A week before Christmas, I proposed a break. I was having feelings of resentment, and felt I had been in this relationship for too long. On new years eve, I decided to end it. Terrible timing I know, but what can you do? I couldn't string her along any longer. It was unfair.
I knew a girl who liked me, a co-worker who I'd worked with since the beginning of December, she was a few years older than me, and we had been out on multiple Christmas meals with the whole company. She was quite a flirt and flirted with the other co-workers, but me mostly, and I knew she quite fancied me. I told her my situation, and she told me we could just 'see' each other. I knew her pretty well, and knew a lot about her as we'd talked quite a lot. To cut a long story short, we eventually had sex, and went on a date (I took her to the cinema) mid-january or so. Then, I was just sitting at home, and it began to just hit me how much I missed my girlfriend.
I knew how empty my life had felt the 4 weeks we'd been apart, but I hoped it would pass, and I was seeing another girl. I was doing new things like hitting the gym regularly and seeing friends a bit more, but I wanted my girlfriend back. I knew she was one of a kind. Loyal, respectful, beautiful, intelligent and we'd been through SO much together, we'd grown up together. The more I thought about her the more I wanted her back. I knew that when I ended it with her it would devastate her, as she was always extremely loving towards me, and told me things like 'she would marry me' and had talked about moving out with me etc before I broke up with her. I knew she really loved me. It was just as hard for me to end it with her.

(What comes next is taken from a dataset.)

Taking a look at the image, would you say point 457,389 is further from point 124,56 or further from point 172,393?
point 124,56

Anyway, here's the big part. I had to see her and couldn't push my feeling aside any more. I went to her house and went in and told her how I was feeling. I knew I wanted her back, but I also wanted closure on the feelings I was still having, I wanted to know if she could take me back or not. I knew if I got back with her I wouldn't feel comfortable keeping anything from her as I never did, so I told her EVERYTHING, from the girl I was seeing, to the sex, to the date, to what I'd been doing since. She didn't seem very bothered, probably because she was so happy to see I wanted her back. A day or two later, she told me she wanted me back. So we did get back together.
During our first week or so, we had a BIG serious talk about what went wrong etc and how we could make this better. During which I asked if she had been with anyone else. I'd seen her Facebook pictures from when we were apart, going out clubbing and pictures of her dancing with strangers at the clubs etc, which just wasn't the girlfriend I knew, but I put it aside. She told me she hadn't done anything with anyone.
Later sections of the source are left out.